Just a thought. Would love a response at email@example.com
Can't create a new page for episode 169. Can edit existing pages OK. Is there a permissioning issue? Is it just me :-) ? Or does that explain lack of contributions recently? Thanks.
Why Chrome OS?
Cloud Computing is the new Utility Service Industry in the world. Google Chrome is the first OS designed solely for Cloud Computing.
I have been employed in the Pulp & Paper industry for the past 33 years. Our manufacturing facilities have utilized computing technology for both business, and technical needs. "The desktop PC revolution in industry is over for, the business users". What I mean by that is a " PC desktop for every business user" is a thing of the past. We have moved to virtual architectures, connecting users to virtual servers at a ratio of 30/1. This technology has brought significant reductions in capital cost, and support cost to business. Hence, a major contributing factor to the declining PC sales. The technical groups are also adopting virtual technology for, our manufacturing computing needs.

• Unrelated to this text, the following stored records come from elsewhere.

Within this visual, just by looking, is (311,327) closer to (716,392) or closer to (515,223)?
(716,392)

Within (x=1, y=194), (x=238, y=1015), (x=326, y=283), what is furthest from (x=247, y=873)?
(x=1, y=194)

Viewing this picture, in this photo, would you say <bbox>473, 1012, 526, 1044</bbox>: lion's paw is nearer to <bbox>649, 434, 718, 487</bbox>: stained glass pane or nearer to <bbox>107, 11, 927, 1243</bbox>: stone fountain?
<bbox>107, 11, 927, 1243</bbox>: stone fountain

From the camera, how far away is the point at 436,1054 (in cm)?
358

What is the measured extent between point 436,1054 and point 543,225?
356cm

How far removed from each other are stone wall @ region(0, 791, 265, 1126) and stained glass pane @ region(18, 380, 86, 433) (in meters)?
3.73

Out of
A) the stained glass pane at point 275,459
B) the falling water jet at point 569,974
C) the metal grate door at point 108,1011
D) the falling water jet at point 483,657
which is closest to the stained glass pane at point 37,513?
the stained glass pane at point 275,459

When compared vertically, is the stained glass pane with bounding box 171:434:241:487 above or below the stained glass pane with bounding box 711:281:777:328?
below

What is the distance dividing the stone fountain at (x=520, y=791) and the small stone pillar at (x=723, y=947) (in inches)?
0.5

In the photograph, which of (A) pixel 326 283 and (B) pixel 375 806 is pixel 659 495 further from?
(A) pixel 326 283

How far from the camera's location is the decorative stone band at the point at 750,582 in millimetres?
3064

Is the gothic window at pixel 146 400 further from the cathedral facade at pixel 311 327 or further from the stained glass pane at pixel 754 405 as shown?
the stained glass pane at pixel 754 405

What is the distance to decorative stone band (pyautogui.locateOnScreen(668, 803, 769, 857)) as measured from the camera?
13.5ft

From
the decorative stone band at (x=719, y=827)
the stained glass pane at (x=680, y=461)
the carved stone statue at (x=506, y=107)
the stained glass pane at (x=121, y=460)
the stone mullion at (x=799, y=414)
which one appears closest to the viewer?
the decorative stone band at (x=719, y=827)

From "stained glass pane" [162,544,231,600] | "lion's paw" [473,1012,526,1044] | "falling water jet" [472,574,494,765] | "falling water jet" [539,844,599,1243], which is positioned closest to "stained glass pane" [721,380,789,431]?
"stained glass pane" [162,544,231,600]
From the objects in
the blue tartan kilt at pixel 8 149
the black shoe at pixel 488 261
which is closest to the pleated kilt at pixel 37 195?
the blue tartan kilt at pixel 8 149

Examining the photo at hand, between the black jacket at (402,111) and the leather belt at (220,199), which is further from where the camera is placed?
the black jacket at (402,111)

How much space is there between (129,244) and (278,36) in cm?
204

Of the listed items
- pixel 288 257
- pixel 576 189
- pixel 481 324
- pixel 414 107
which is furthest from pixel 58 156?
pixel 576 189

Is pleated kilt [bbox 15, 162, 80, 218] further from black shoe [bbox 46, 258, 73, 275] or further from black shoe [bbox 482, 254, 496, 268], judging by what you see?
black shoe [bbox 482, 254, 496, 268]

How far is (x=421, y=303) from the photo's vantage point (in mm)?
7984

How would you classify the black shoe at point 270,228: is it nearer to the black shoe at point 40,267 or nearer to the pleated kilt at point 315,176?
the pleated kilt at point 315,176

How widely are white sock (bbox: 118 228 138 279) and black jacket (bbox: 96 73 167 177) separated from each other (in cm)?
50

Google's Chrome OS, will enable many organizations to push their IT support to the cloud. This concept reflects a fundamental business principle called, "Economy of Scale". Some of the key barriers that currently detract from this business model are, ubiquitous and inexpensive Internet access, high availability Cloud service, and highly secure Cloud service. These concerns will be resolved as Cloud Computing matures.
The traditional desktop PC is not dead, but it is a declining preference with business investors. Google chrome OS will become an attractive business IT platform for many organizations.